_Given task_: Set out the data from the line containing "The image occupies" through the line containing "What distance spans", both ends included, as a Markdown table with the columns Row and Text. Give each line its row number and leave out any blank lines.

_Given entries_:
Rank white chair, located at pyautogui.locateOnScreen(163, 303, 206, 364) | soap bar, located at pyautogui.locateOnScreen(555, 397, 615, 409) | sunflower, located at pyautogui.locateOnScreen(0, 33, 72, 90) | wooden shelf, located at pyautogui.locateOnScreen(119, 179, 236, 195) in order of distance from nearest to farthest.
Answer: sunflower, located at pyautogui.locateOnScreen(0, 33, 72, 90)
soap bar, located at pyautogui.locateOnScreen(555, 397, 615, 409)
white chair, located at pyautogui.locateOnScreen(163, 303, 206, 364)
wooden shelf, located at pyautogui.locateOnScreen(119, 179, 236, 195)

---

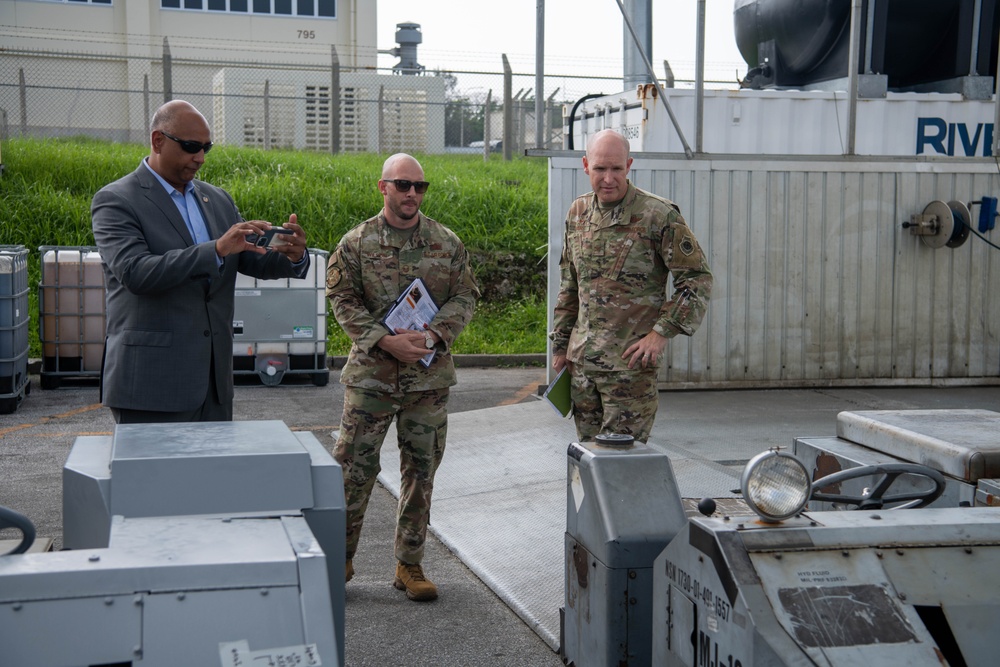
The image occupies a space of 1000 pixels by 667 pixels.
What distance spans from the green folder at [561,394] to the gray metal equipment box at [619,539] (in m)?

* * *

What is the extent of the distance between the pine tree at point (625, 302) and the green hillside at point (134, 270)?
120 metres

_Worked answer_:
| Row | Text |
|---|---|
| 1 | The image occupies a space of 1000 pixels by 667 pixels. |
| 2 | What distance spans from the green folder at [561,394] to the gray metal equipment box at [619,539] (in m)? |